Ironically, some of their descendants are looking to underdeveloped, black-ruled states for a refuge from what they see as an era of vengeance against the Afrikaner that they believe will accompany black rule in South Africa.

``I am not going to let [African National Congress President Nelson] Mandela get his hands on the money I have worked a lifetime to save for my retirement,'' says Willie van Zyl (not his real name), a middle-aged man from the Transvaal town of Pietersburg who sees no future under a black majority government in South Africa.

``I have no grandiose ambitions.... I just want to find a place in the sun where I can live a simple life without the constant threat of retribution for the past,'' he says in a camping site here run by a fellow Afrikaner.
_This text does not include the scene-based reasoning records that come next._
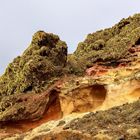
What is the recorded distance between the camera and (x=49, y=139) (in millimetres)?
21328

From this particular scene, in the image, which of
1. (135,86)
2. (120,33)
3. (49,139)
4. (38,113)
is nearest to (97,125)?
(49,139)

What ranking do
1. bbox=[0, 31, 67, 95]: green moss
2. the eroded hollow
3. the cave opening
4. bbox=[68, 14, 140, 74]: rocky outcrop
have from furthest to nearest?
bbox=[68, 14, 140, 74]: rocky outcrop → bbox=[0, 31, 67, 95]: green moss → the eroded hollow → the cave opening

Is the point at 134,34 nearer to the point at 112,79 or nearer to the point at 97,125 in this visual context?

Willie and his friend Piet, who is accompanying him, are reluctant to be identified because their venture into neighboring Mozambique is exploratory and uncertain. If their mission succeeds, they will buy a piece of real estate in the picturesque coastal resort of Tofu near Inhambane, which is located about 180 miles north of here on poor roads.

``We have been told that it is the only place in Mozambique where a foreigner can buy land, but we are unsure of the legal implications. The land costs about 300 rands [$90], but the bribes and legal fees amount to another 3,500 rands [$1,000],'' Willie says.

Jacques, the young Afrikaner who runs the camping site, has to cross the border every few months to renew his visa. He has begun bargaining with local Mozambican officials and landowners for their cut in his profits.

``I don't know what the future holds,'' says Jacques. ``But I have been here since January, and I enjoy the way of life.''

Xai-Xai, a former coastal haven for South African tourists and Portuguese Mozambicans, offers excellent fishing, scuba diving, and a wealth of marine life in a massive tidal pool protected by a barrier reef, which runs for miles along the coast.

The once-packed hotels and holiday homes lay deserted for 17 years after the sudden departure of the Portuguese when independence was declared by the former rebels of the Marxist-Leninist Front for the Liberation of Mozambique (Frelimo) in 1976.

The Frelimo government, which signed a peace accord with the anticommunist rebel group Renamo in Rome last October, has today turned to democracy and a free market economy, and welcomes the growing trickle of tourists and Portuguese returning to reclaim their property.

South African tourists and adventure seekers are braving the pot-hole infested roads from the Swaziland and South African borders to Maputo - a mere six-hour drive from Johannesburg and less than an hour by air.

The roads are still littered with burned-out wrecks from the war, but attacks ceased soon after the signing of the peace accord.

On long weekends, hundreds of Afrikaans-speaking tourists from the Transvaal set up camp along the Xai-Xai coast in tents and trailers.

But the Voortrekkers of today come in four-wheel drive vehicles rather than ox-drawn wagons.